Problems to solve:
1 - Answer these questions from the reflection on I Corinthians 10:
(a) Which chapter and verses are cited for the opening quotation?
(b) In the quotation, what is the spiritual rock said to be?
(c) What were the Corinthian believers being invited to, according to the easy-to-understand version?
2 - Extend the reflection on I Corinthians 10 with a few more paragraphs, picking up right after its final sentence.

I do not want you to be unaware, brothers and sisters, that our ancestors were all under the cloud, and all passed through the sea, and all were baptized into Moses in the cloud and in the sea, and all ate the same spiritual food, and all drank the same spiritual drink. For they drank from the spiritual rock that followed them, and the rock was Christ. Nevertheless, God was not pleased with most of them, and they were struck down in the wilderness.” (I Corinthians 10: 1 – 5)

I may have to change my schedule when I write to which passage – many times when I sit down to write for the second day I do not have much patience with the writer of I Corinthians, or most all of the other epistles.

I raced off to consult the biblical commentators as to what Paul was talking about! Here is the easy-to-understand version. The Corinthian believers were being asked and invited to parties where worship of idols was the party theme. They thought that since they were devote Christians and believers it was not harmful to party around idols that they knew had not power. But Paul said, “not so fast! The Israelites had Moses to lead them and tell them right from wrong, and they still messed up when it came to idols. Don’t take chances!!!”

Dataset content:
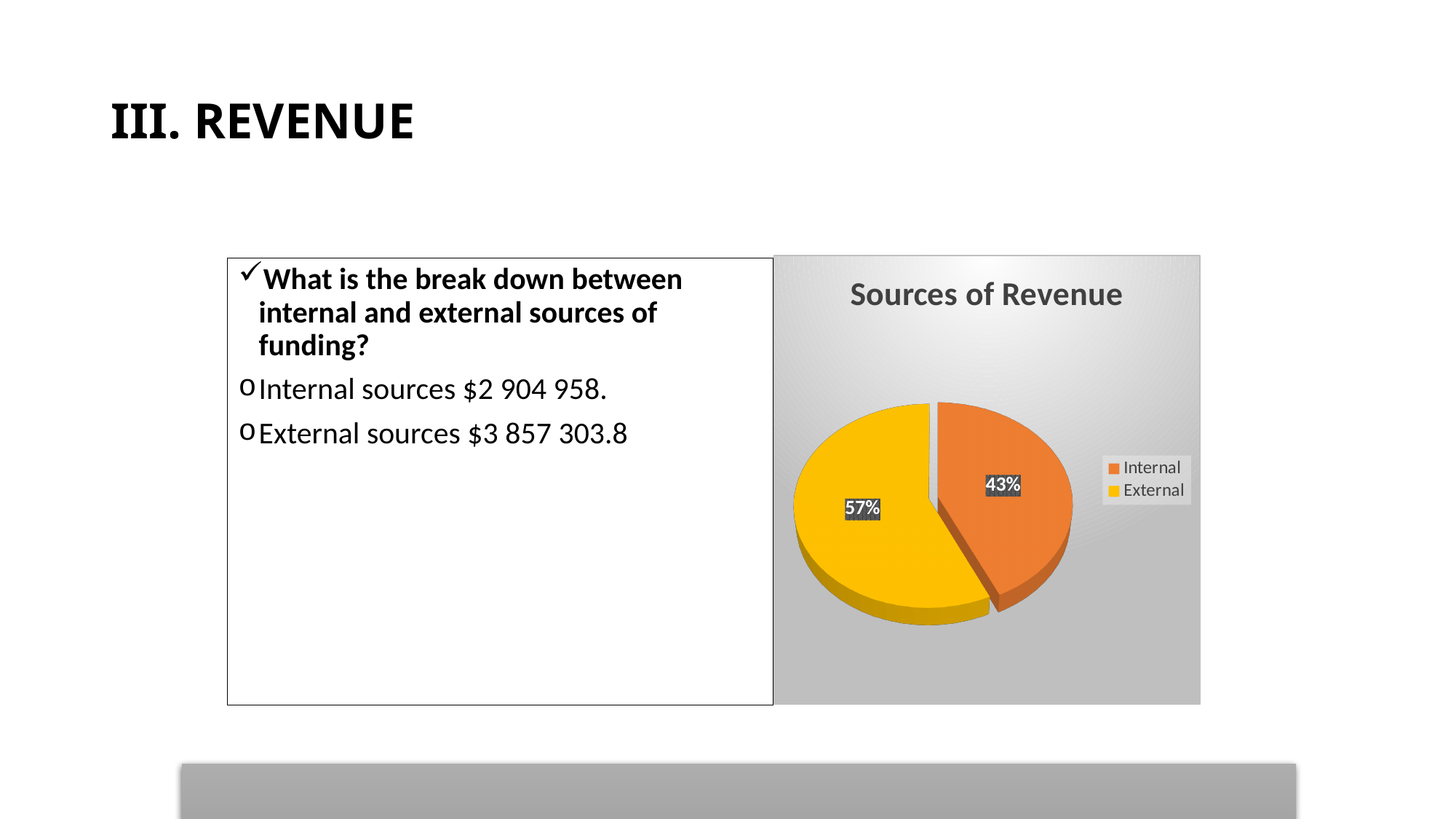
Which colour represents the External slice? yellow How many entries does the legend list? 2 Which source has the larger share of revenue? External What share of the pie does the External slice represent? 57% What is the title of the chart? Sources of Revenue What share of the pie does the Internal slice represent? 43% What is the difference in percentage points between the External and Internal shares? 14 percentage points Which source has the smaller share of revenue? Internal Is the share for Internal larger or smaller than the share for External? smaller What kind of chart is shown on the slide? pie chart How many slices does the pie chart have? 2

* * *

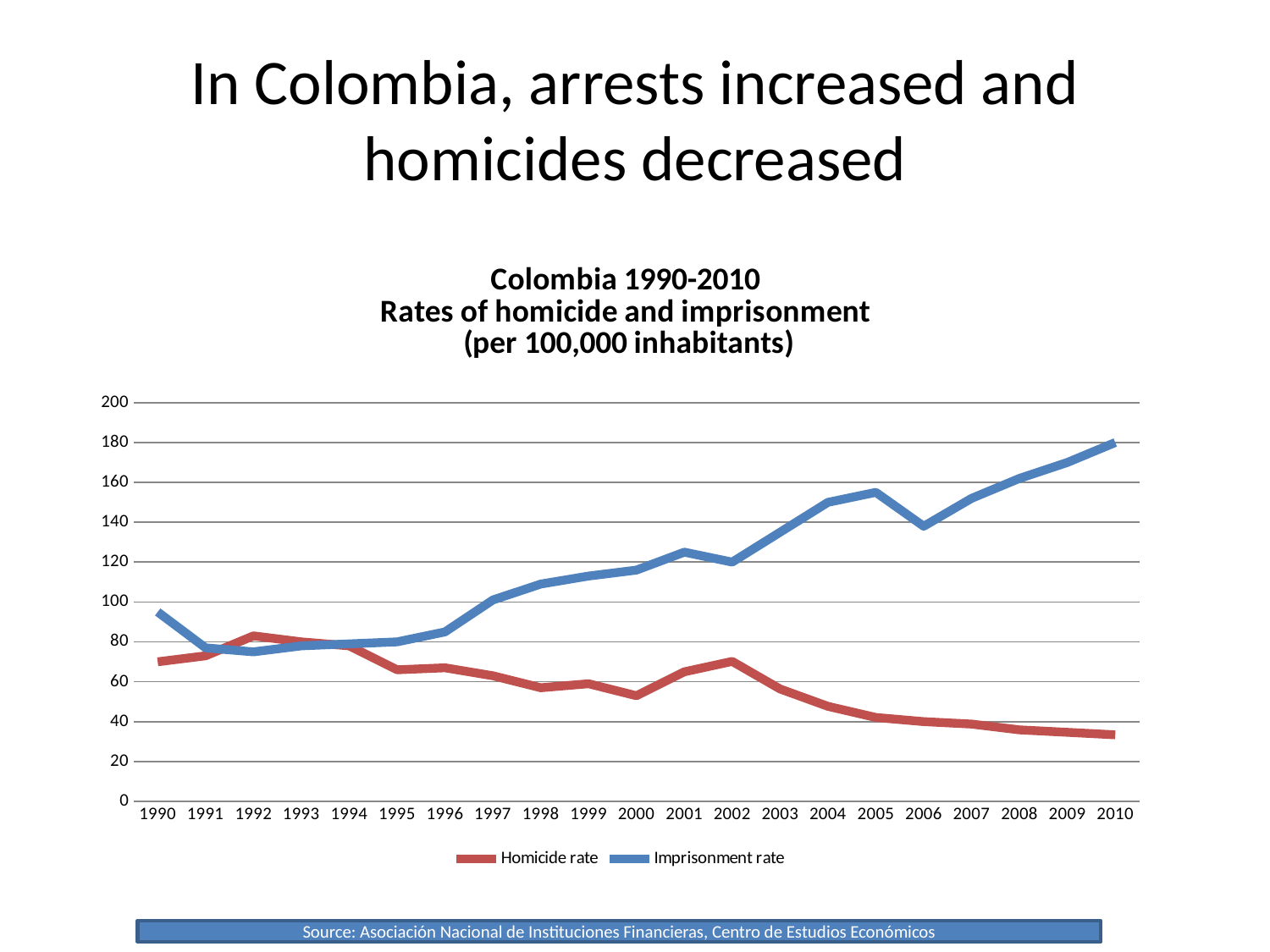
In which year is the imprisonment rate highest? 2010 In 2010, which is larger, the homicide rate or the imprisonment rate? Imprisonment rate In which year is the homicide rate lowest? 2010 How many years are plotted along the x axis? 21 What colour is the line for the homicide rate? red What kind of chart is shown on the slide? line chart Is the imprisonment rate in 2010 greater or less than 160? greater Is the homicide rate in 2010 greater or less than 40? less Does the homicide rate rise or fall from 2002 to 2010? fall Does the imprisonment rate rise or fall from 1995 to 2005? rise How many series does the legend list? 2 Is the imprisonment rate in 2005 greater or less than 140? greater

Responses by item number:
1 -
(a) I Corinthians 10: 1 – 5
(b) Christ
(c) Parties where worship of idols was the party theme

2 -
“Now these things occurred as examples for us, so that we might not desire evil as they did. Do not become idolaters as some of them did; as it is written, “The people sat down to eat and drink, and they rose up to play.” We must not indulge in sexual immorality as some of them did, and twenty-three thousand fell in a single day. We must not put Christ to the test, as some of them did, and were destroyed by serpents. And do not complain as some of them did, and were destroyed by the destroyer.” (Verses 6 – 10)

Paul is equating the Lord God, who the Israelites and Moses looked to, with Christ – since according to Paul the Lord God and Christ are the same Divine. It also makes it easier to explain things to the Corinthians if you are not parsing out the “old” Old Testament Lord God with the “new” New Testament Lord God Jesus Christ, but placing them under (if I may) one Triune Lord. But let us read on.

“These things happened to them to serve as an example, and they were written down to instruct us, on whom the ends of the ages have come. So if you think you are standing, watch out that you do not fall.
No testing has overtaken you that is not common to everyone. God is faithful, and he will not let you be tested beyond your strength, but with the testing he will also provide the way out so that you may be able to endure it.” (Verses 11 – 13)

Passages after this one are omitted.